### SOURCE
- 降魔的2.0
- Genre: Supernatural
- Created by: Dave Fong Chun-chiu
- Written by: Ruby Law Pui-ching
- Starring: Kenneth Ma Mandy Wong Hubert Wu Moon Lau Gloria Tang Zoie Tam C-Kwan Ram Chiang Susan Tse Iris Lam Kayee Tam Willie Wai Hugo Wong Alex Mak Julian Gaertner
- Opening theme: Crossroads (十字路口) by Hubert Wu
- Ending theme: I Can’t Forget About You (我未能忘掉你) by Hana Kuk Mortals Don’t Know About Love (凡人不懂愛) by Hubert Wu There Is Love (原來有愛) by Kayee Tam
- Composers: Alan Cheung Ka-shing Lowell Lo Kwun-ting Hubert Wu
- Country of origin: Hong Kong
- Original languages: Cantonese Mandarin
- No. of episodes: 25

Production
- Producer: Dave Fong Chun-chiu
- Production location: Hong Kong
- Camera setup: Multi camera
- Running time: 45 minutes (per episode)
- Production company: TVB

Original release
- Network: TVB Jade
- Release: 4 May – 5 June 2020

Related
- The Exorcist's Meter

= The Exorcist's 2nd Meter =

2020 Hong Kong TV series

The Exorcist's 2nd Meter, also known as The Exorcist's Meter 2.0, is a 2020 Hong Kong supernatural television drama produced by Television Broadcasts Limited (TVB). Serving as the second season to 2017's The Exorcist's Meter, Kenneth Ma, Mandy Wong and Moon Lau return to reprise their roles, while Hubert Wu portrays an entirely new character.

### REQUIREMENT
Transcribe the series entry word for word, starting at "2020 Hong Kong TV" and ending at "entirely new character.". What comes next is separate material, apart from the series entry.

(Recorded data)
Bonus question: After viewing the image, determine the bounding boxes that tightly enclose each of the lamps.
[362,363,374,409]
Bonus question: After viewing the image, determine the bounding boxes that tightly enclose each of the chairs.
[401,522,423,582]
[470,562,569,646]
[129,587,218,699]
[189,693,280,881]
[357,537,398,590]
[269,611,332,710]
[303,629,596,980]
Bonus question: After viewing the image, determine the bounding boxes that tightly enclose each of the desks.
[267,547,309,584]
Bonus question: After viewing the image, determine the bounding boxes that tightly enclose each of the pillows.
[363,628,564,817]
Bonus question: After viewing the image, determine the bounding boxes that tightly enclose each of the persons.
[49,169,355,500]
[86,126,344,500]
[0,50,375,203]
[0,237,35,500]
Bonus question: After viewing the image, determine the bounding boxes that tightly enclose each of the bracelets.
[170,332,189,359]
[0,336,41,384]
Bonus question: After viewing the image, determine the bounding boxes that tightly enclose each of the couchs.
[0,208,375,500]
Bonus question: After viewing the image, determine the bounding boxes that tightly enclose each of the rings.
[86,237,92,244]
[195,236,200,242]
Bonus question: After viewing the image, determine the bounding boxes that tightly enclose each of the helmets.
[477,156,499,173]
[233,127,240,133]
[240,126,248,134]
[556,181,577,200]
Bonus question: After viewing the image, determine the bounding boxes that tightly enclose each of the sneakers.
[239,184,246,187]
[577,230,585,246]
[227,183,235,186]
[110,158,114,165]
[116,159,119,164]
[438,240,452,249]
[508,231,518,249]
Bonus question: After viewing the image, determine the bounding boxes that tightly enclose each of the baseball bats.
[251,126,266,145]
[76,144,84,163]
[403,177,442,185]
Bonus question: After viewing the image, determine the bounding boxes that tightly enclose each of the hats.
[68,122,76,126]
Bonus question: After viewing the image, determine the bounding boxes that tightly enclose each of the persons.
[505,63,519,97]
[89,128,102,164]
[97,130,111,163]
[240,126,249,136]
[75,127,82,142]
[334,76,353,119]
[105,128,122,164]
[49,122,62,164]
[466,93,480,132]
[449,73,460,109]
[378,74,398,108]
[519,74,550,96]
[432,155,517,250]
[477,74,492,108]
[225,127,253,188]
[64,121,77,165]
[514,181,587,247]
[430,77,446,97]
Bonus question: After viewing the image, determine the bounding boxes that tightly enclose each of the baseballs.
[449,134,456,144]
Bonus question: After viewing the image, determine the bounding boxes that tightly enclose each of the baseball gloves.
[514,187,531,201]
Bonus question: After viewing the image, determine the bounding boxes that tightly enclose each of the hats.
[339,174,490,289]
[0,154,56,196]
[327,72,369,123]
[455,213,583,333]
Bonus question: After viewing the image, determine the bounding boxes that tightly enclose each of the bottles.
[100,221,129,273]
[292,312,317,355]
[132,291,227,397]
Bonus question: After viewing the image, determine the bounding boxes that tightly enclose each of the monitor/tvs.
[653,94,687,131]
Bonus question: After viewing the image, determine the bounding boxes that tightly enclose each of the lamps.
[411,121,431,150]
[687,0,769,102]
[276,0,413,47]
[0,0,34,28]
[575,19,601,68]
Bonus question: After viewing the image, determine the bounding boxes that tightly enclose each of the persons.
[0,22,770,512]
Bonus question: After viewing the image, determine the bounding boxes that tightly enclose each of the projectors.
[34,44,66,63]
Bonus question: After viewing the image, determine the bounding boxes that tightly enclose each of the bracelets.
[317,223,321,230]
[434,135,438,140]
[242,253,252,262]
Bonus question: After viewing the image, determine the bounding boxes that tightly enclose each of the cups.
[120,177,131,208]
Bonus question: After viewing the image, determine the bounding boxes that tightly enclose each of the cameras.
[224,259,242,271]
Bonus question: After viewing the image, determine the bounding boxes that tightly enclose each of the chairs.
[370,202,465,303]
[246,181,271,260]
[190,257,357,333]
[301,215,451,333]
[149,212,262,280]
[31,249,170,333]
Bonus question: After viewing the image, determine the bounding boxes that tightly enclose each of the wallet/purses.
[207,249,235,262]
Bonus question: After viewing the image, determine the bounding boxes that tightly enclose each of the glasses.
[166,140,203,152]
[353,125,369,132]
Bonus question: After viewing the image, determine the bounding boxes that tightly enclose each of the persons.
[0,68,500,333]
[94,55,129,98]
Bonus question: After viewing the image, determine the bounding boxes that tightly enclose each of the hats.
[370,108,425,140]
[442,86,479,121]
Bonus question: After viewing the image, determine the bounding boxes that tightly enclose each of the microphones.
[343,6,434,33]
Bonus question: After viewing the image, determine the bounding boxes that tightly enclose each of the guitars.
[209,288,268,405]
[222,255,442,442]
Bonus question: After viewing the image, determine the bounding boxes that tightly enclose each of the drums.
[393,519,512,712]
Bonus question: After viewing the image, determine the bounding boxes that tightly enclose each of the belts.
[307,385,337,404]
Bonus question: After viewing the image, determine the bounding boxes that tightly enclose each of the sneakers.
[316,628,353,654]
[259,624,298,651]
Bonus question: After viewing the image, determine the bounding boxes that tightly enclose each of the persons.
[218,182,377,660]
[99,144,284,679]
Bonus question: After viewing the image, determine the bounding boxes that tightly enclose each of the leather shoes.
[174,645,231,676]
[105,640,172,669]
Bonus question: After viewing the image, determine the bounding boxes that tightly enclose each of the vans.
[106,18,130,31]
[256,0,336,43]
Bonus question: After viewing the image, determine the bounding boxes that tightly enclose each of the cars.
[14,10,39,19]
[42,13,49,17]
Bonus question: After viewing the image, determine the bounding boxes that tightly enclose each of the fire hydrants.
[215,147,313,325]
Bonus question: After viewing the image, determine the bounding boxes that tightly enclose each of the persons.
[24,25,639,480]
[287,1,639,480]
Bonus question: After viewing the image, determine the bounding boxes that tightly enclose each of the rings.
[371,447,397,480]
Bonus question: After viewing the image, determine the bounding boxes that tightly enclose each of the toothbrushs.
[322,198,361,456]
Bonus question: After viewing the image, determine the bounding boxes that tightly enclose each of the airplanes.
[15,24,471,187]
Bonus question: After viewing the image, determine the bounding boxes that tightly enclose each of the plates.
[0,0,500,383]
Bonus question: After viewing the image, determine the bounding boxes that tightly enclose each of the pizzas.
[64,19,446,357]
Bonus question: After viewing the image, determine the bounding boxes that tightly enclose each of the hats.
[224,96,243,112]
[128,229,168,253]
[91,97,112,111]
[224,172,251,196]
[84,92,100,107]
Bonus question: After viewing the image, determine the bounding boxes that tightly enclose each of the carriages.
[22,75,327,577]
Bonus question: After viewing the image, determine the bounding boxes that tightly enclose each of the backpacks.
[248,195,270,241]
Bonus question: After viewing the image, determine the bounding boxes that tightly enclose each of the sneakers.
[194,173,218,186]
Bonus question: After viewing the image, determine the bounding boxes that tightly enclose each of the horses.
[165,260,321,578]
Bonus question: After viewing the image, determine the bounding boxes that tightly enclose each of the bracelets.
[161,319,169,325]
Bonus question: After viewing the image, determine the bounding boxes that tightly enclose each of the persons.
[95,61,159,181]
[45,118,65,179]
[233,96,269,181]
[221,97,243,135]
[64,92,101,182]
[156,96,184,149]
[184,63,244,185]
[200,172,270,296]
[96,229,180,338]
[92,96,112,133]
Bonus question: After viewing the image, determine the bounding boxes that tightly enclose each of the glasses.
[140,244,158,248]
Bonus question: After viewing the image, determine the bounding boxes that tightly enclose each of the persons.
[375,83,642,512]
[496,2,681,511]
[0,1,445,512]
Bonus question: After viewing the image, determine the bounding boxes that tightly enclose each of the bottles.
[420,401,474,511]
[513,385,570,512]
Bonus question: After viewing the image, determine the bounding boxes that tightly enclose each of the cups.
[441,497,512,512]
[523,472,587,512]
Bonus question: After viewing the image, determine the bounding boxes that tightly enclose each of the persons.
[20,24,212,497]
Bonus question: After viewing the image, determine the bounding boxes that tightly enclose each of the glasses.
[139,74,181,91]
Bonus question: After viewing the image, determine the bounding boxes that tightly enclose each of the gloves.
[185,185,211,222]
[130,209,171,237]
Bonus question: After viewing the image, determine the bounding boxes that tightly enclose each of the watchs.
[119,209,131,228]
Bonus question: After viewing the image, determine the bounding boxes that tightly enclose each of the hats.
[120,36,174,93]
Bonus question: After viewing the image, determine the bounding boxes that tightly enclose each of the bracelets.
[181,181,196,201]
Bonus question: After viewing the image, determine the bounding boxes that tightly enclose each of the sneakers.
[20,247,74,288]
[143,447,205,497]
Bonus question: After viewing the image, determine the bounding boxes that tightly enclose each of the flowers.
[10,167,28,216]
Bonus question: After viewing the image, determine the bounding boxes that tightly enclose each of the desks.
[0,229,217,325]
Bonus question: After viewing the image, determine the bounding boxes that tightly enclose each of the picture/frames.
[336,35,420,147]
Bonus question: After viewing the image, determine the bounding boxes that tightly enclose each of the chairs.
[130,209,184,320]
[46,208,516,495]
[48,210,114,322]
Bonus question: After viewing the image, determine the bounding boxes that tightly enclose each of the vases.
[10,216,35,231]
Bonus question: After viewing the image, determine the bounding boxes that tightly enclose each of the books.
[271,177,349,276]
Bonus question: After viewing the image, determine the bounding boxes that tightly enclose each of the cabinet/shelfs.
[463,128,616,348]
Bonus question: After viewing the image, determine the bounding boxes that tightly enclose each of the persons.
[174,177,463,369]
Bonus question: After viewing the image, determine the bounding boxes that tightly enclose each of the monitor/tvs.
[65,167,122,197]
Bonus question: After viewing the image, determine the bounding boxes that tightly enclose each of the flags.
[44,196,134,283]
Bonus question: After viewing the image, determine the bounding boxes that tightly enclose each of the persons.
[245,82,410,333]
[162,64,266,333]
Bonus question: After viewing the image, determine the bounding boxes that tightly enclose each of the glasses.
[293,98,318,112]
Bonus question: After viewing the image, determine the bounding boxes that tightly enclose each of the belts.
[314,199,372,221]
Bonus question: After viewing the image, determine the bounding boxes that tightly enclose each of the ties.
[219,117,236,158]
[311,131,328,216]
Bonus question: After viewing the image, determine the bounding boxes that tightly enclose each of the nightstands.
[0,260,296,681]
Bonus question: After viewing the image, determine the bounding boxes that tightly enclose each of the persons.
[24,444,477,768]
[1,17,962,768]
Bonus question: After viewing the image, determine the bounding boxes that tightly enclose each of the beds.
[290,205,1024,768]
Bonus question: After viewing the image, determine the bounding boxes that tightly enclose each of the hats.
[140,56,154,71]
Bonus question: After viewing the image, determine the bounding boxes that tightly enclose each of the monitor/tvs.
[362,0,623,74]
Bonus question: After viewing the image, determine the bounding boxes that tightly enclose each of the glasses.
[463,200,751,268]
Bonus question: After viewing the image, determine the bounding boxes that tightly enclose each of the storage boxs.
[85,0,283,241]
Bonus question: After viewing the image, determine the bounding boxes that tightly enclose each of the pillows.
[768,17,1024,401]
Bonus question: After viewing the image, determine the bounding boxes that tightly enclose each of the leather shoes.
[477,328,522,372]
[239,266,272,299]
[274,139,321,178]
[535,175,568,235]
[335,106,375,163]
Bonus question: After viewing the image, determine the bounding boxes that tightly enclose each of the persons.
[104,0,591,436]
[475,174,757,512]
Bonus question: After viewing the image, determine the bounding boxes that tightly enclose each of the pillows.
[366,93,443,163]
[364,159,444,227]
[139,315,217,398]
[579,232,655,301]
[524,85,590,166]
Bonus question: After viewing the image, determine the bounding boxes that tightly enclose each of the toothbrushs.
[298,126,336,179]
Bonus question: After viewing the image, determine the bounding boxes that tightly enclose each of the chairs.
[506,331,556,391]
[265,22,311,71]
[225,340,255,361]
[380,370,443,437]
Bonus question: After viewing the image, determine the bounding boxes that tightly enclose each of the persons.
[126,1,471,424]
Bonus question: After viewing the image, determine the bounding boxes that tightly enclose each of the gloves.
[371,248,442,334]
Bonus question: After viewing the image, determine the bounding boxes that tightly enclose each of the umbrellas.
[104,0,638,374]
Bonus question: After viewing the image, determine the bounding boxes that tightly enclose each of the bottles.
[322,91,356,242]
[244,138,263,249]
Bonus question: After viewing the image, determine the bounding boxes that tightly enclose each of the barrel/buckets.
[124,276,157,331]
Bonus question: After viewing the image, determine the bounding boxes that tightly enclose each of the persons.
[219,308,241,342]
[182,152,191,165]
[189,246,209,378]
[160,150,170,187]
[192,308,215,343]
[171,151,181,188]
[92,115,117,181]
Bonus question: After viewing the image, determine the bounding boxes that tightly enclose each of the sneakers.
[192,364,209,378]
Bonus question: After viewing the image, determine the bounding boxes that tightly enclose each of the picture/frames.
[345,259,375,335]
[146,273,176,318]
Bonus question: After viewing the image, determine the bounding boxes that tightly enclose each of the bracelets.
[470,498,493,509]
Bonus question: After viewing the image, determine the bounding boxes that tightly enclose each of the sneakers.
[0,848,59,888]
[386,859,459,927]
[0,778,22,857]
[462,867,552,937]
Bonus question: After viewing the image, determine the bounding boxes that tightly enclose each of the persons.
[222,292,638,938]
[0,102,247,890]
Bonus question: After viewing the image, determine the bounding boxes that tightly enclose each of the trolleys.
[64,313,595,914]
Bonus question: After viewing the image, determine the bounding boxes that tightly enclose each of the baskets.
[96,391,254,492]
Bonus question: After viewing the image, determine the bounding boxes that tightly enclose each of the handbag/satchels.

### FINISHED TASK
2020 Hong Kong TV series

The Exorcist's 2nd Meter, also known as The Exorcist's Meter 2.0, is a 2020 Hong Kong supernatural television drama produced by Television Broadcasts Limited (TVB). Serving as the second season to 2017's The Exorcist's Meter, Kenneth Ma, Mandy Wong and Moon Lau return to reprise their roles, while Hubert Wu portrays an entirely new character.